Simples e profundo, como sempre foi na vida, ele coçou os cabelos brancos, abriu um sorriso brando e compreensível, e atendeu o questionamento do jovem profissional: - Pior é a poluição da miséria.
Era meados da década de 70 do século XX e o diálogo aconteceu na ante-sala do anfiteatro do Irdeb, sede da TV Educativa, onde o ilustre homem público brasileiro, apontado pela Comissão Econômica da América Latina (Cepal) um dos sete sábios da América Latina, iria proferir palestra sobre a realidade brasileira e o chamado então de Milagre Econômico.
Rômulo Almeida era diretor da Clan, empresa que ele próprio criara com amigos e a participação de gestores de reconhecida competência para executar, a pedido do Governo Federal, o planejamento estratégico do Pólo. Estava construindo a Nova Dias D´Ávila, na verdade um conjunto habitacional bem planejado, de casas requintadas, com toda infra-estrutura, destinado a abrigar os trabalhadores especializados do complexo industrial e suas famílias.
Não havia na Bahia sequer trabalhadores capazes de operar o Pólo. Os primeiros tiveram que vir do Pólo de São Paulo enquanto se formava a mão-de-obra local. Apesar da Nova Dias D´Ávila ter surgido de uma cabeça brilhante, o Pólo foi executado no Governo do Estado por José de Freitas Mascarenhas, então Secretário das Minas e Energia do governador Roberto Santos e atual vice-presidente da Confederação Nacional da Indústria - os operários do Pólo preferiram morar em Salvador e serem transportados diariamente de ônibus para o trabalho.
E a Nova Dias D´Ávila acabou tendo outra destinação habitacional. O economista foi o primeiro a possuir ações da Detém Química, empresa que nasceu para acabar com poluição em vários rios brasileiros, que eram atingidos por enormes blocos de espuma branca.
Explica-se: é que na época a matéria-prima dos sabões e detergentes fabricados no Brasil eram não-biodegradáveis. E os restos dessa matéria-prima saiam dos esgotos domésticos e lançados nos rios e demais cursos d´água formando enormes e surpreendentes blocos de espuma, que não se dissolviam e causavam péssima impressão.
Na verdade matavam a vida porque impediam a respiração de peixes e outros animais dos rios. Para resolver o problema só mesmo o espírito criador de Rômulo Almeida, que lançou a idéia de instalar uma indústria de matéria-prima para detergente biodegradáveis. Assim nasceu a Detém Química e quase o economista se torna um empresário.

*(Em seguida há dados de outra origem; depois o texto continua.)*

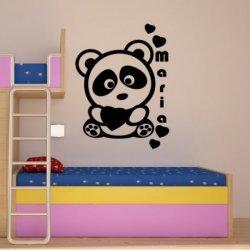 Pequeno Urso Panda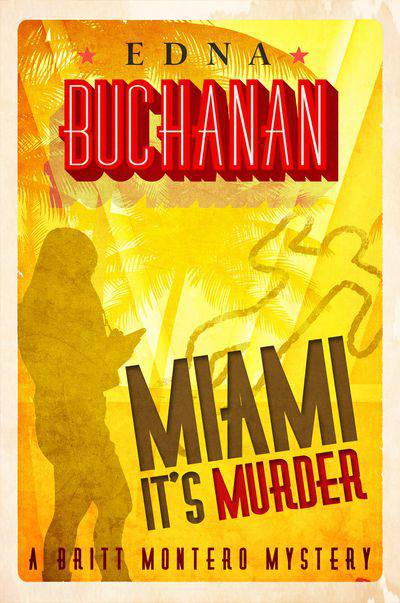 Buy Miami It's Murder at Amazon
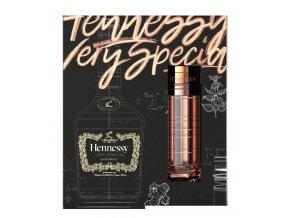 Hennessy V.S. v dárkové krabičce 2019 + SHAKER, 40%, 0,7l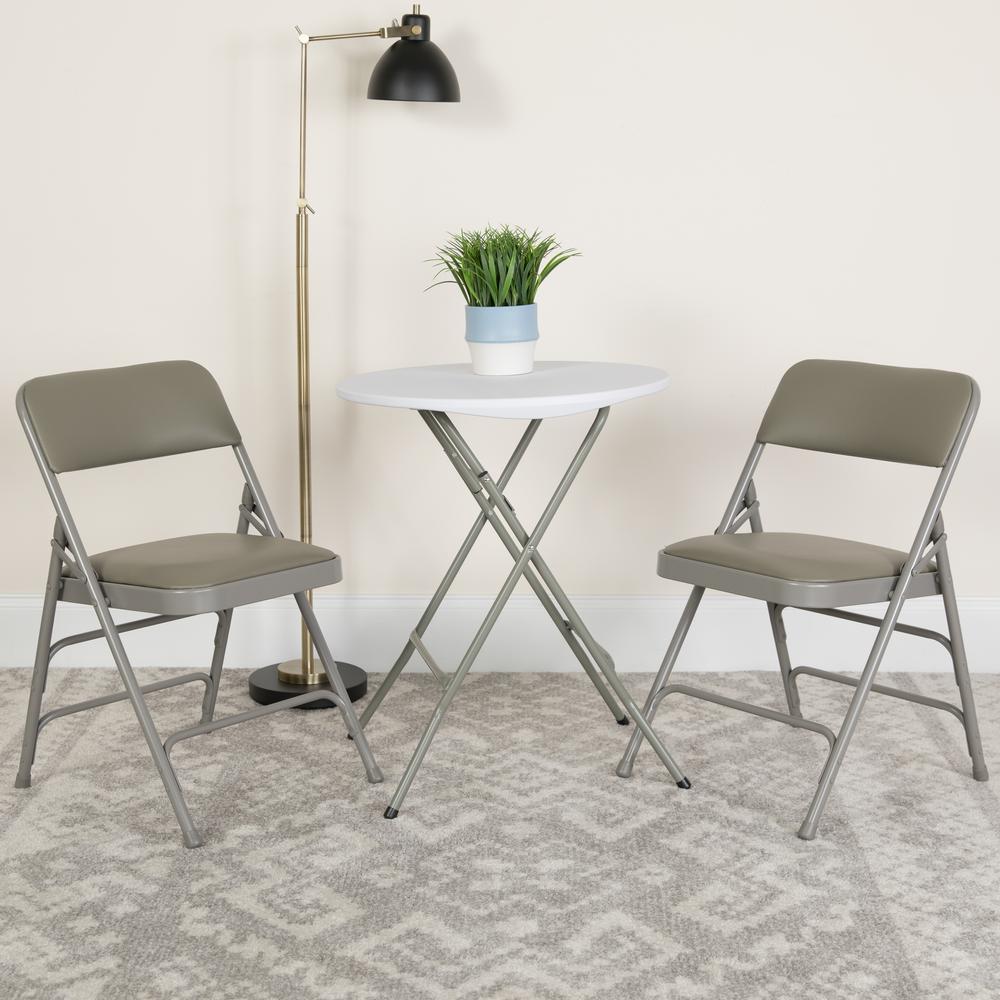 Flash Furniture Hercules Series Curved Triple Braced & Double Hinged Gray Vinyl Upholstered Metal Folding Chair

Só não foi porque era presidente regional do MDB, o partido criado pelo governo militar para ser oposição ao regime e simular que vivíamos em regime democrático, e acabou batendo de frente com as forças políticas tradicionais da Bahia. Mas era respeitadíssimo pelo Governo Federal e pelo Presidente da República da época, o general Ernesto Geisel, que fora presidente da Petrobrás e tomara a decisão de implantar o Pólo do Nordeste antes do Pólo de Triunfo, no Rio Grande do Sul, apesar de ser gaúcho.

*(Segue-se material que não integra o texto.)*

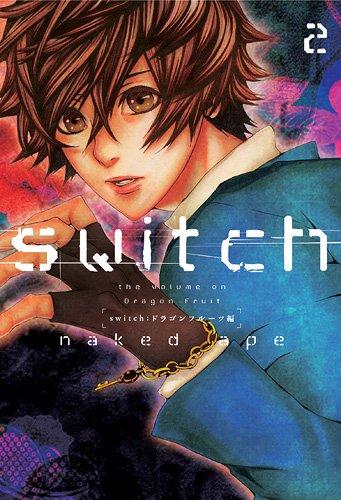 switch the volume on Dragon Fruit 2巻 (IDコミックス ZERO-SUMコミックス)の詳細を見る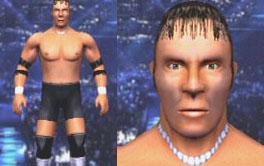 La CAW di AJ Styles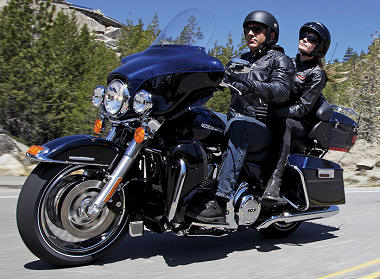 Harley-Davidson 1690 ELECTRA GLIDE ULTRA CLASSIC FLHTCUI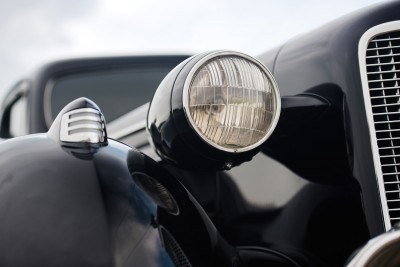 1937 Cadillac V16 Fleetwood Limousine 14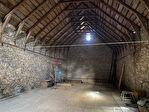 A VENDRE - Maison avec dépendances, terrains et jardins - PALMAS D'AVEYRON 3/3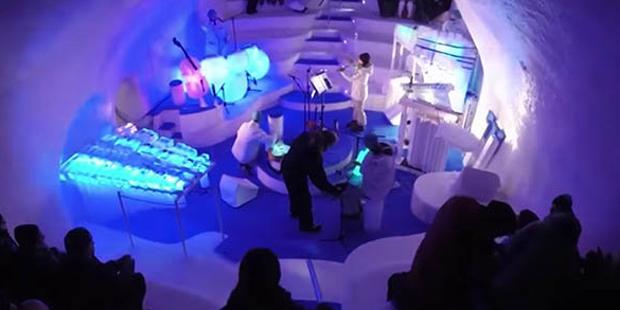 Ice Music Hall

E para a empreitada convocou a inteligência e a lucidez de Rômulo Almeida. Numa conversa por telefone com minha filha, Christiane Bonomo, que é bacharela em Direito e diplomata da Embaixada do Brasil em Washington, fiquei sabendo que o Embaixador do Brasil nos EUA, Antonio de Aguiar Patriota, é sobrinho de D. Francisquinha, a esposa de dr. Rômulo, que me recebia com muito carinho na residência do casal na Pituba, em frente ao Colégio Estadual Raphael Serravale, onde hoje tem um prédio de apartamentos residenciais.
E resolvi escrever minhas memórias históricas da convivência que tive com o ilustre baiano. Dr. Rômulo e D. Francisquinha tiveram três herdeiros: Marília, a mais velha, professora, sempre discreta e voltada para o trabalho de educar; Dulcinha, que ajudou comigo a Professora Maria Brandão (esposa do Professor Paulo Brandão, da Faculdade de Economia da UFBA) a organizar a Reunião Anual da SBPC que aconteceu na Bahia, no campus universitário de Ondina; e Eduardo Almeida, jornalista e ambientalista.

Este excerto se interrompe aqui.